Under a blistering Himalayan sun, 500 workers are completing the Lhasa River Bridge, part of a 1,142-kilometer (708-mile) project that will link Tibet by rail to the outside world for the first time. Remarkably for a project that will supposedly bring new hope and opportunity to the local economy once it becomes operational in 2007, only a tiny number of the 500 people toiling on the 929-meter (3,056 feet) bridge are Tibetan.
"Very few of the people employed here are ethnic Tibetans," said Wang Weidao, chief engineer on the bridge. "They don't have the technical training needed for the task."
While Wang was speaking, workers from as far away as central China's Hubei province were pushing wheelbarrows, sweeping dust and performing other non-specialised or technically undemanding tasks.
Foreign observers have long criticised the rail project, begun in 2001, for favouring members of China's Han majority over Tibetans.
But they also fear that once the railroad has connected Tibet with neighbouring Qinghai province in two years' time, it will continue to benefit the Han Chinese as well as local Tibetans.
Officials in Lhasa, by contrast, emphasise the advantages they say the rail line will bring to the Tibetans, such as greatly reduced transportation costs for Tibetan products.
"Tibet is rich in water resources, but if we want to sell water to other provinces, now we have to use trucks or buses," said Xu Jianchang, deputy director general of the Tibetan Development and Reform Commission.
"After the rail is constructed, the local resources can be transported at much lower fees," he said.
But pro-Tibet advocates say when the rail link is completed, a train ride from Beijing to Lhasa will take just 48 hours, and Tibet will suddenly be within much easier reach for millions of job hunters.

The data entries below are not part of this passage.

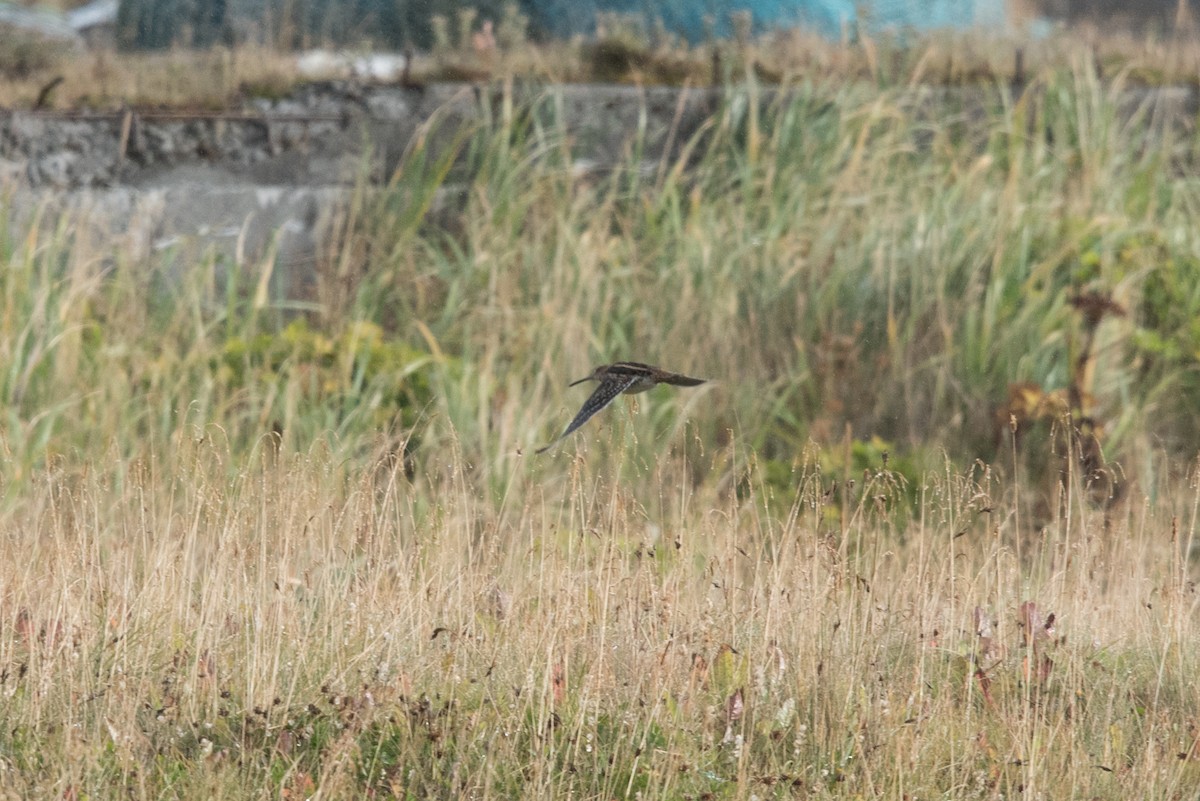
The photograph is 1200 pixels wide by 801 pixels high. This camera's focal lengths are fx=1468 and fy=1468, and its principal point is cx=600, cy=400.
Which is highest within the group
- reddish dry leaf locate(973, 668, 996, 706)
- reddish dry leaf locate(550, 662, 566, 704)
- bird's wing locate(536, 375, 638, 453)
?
bird's wing locate(536, 375, 638, 453)

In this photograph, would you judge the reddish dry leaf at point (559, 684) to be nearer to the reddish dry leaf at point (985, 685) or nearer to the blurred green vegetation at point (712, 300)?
the reddish dry leaf at point (985, 685)

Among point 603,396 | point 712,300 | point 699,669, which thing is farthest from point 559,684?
point 712,300

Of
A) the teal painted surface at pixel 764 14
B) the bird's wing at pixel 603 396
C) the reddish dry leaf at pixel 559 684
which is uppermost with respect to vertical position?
the teal painted surface at pixel 764 14

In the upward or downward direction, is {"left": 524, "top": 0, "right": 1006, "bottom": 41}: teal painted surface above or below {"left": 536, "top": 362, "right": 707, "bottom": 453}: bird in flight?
above

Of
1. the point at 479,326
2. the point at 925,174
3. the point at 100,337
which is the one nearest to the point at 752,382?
the point at 479,326

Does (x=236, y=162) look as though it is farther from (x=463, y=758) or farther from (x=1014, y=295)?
(x=463, y=758)

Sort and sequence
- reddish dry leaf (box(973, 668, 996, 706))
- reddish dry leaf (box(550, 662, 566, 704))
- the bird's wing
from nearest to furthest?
1. the bird's wing
2. reddish dry leaf (box(550, 662, 566, 704))
3. reddish dry leaf (box(973, 668, 996, 706))

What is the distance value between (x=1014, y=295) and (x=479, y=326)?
2296 mm

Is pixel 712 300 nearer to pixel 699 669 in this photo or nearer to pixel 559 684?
pixel 699 669

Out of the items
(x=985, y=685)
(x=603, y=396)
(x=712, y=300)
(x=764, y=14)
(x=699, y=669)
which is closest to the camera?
(x=603, y=396)

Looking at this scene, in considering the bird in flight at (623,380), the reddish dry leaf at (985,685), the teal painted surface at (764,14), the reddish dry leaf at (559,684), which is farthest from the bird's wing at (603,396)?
the teal painted surface at (764,14)

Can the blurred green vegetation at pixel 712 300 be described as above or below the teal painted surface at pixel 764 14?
below

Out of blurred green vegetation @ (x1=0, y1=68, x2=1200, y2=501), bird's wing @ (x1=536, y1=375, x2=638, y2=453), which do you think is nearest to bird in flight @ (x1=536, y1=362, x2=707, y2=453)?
bird's wing @ (x1=536, y1=375, x2=638, y2=453)

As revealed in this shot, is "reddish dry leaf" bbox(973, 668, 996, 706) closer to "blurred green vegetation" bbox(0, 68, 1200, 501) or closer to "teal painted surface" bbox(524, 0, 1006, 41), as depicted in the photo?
Result: "blurred green vegetation" bbox(0, 68, 1200, 501)
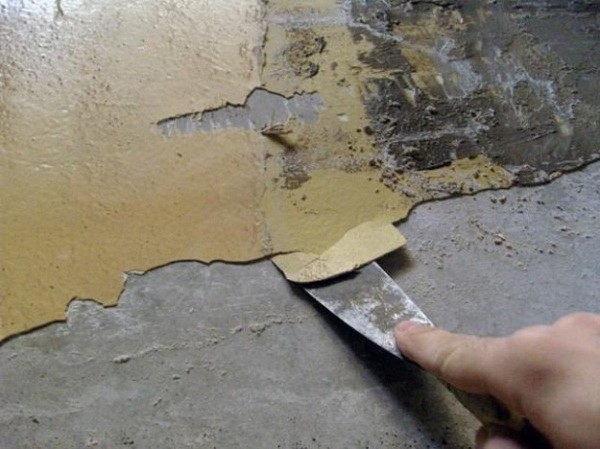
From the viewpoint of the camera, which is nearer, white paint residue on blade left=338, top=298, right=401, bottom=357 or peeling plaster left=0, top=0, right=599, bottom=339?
white paint residue on blade left=338, top=298, right=401, bottom=357

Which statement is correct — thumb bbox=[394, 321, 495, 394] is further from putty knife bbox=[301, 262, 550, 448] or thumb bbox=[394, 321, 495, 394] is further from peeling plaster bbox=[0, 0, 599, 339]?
peeling plaster bbox=[0, 0, 599, 339]

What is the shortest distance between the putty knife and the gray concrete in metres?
0.04

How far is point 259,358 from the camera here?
1.32 metres

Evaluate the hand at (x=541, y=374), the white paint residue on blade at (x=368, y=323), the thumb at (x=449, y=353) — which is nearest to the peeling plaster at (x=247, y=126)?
the white paint residue on blade at (x=368, y=323)

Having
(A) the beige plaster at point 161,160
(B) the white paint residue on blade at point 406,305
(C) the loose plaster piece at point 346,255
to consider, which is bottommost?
(B) the white paint residue on blade at point 406,305

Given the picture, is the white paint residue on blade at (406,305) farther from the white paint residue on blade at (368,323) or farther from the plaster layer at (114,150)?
the plaster layer at (114,150)

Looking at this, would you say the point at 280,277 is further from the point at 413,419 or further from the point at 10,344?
the point at 10,344

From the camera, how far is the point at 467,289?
4.77 ft

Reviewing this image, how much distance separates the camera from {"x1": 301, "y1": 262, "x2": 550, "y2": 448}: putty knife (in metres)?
1.32

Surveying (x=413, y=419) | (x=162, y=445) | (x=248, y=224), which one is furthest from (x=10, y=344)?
(x=413, y=419)

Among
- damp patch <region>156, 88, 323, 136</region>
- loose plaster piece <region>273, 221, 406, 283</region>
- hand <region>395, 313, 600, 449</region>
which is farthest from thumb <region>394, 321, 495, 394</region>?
damp patch <region>156, 88, 323, 136</region>

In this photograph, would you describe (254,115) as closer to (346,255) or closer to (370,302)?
(346,255)

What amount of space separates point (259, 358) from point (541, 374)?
0.59 metres

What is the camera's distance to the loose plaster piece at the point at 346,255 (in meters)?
1.41
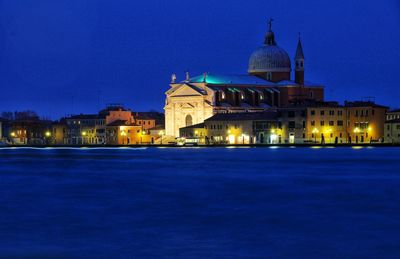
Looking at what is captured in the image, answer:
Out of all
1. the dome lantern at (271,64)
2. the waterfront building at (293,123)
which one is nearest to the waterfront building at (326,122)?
the waterfront building at (293,123)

The Tibetans, who are already under pressure from massive Han immigration, could end up becoming even more marginalized, said Kate Saunders, the Washington-based spokeswoman for the International Campaign for Tibet.
"Population movements will be encouraged by the shorter travel times, lower transportation costs, and enhanced connections to an increasingly Chinese cultural and economic network," she said.
Local officials acknowledge that the rail will make it easier for Han Chinese to go to Tibet, but deny that Tibetans have so far lost jobs to migrant workers.
Currently, about 50,000 migrants arrive annually in Lhasa, a city of about 250,000, said Zhang Jianbo, a senior macroeconomist with the development and reform commission. Most of them leave after a few months of employment, he said.
But some do decide to stay on, and gradually they succeed in pushing Tibetans out of entire industries at a time, critics argue.
In one high-profile instance, taxi drivers were mostly Tibetan until a few years ago, but are now mainly Han Chinese.
"That's because the taxi business has become less lucrative and many Tibetans have decided to change jobs," said Zhang, the economist.
For those who worry that Tibet may disappear in a flood of Han migration, there may be hope after all.
Anecdotal evidence suggests that there are limits to how much labour the Tibetan economy can absorb.
"I've been here for six years, but I'm going home next year," said Li Wei, a worker at odd jobs who originally hails from north-west China's Gansu province.
"Work is getting too difficult to find. There are just too many people flooding the market. They come from all over the country."
But for every worker who returns home disenchanted, there may be many more who seek new lives on China's western frontier.
"It will be a long time before immigration reaches saturation point," said Saunders. "The Tibetan countryside is so huge, and economic problems in China force more Chinese to migrate."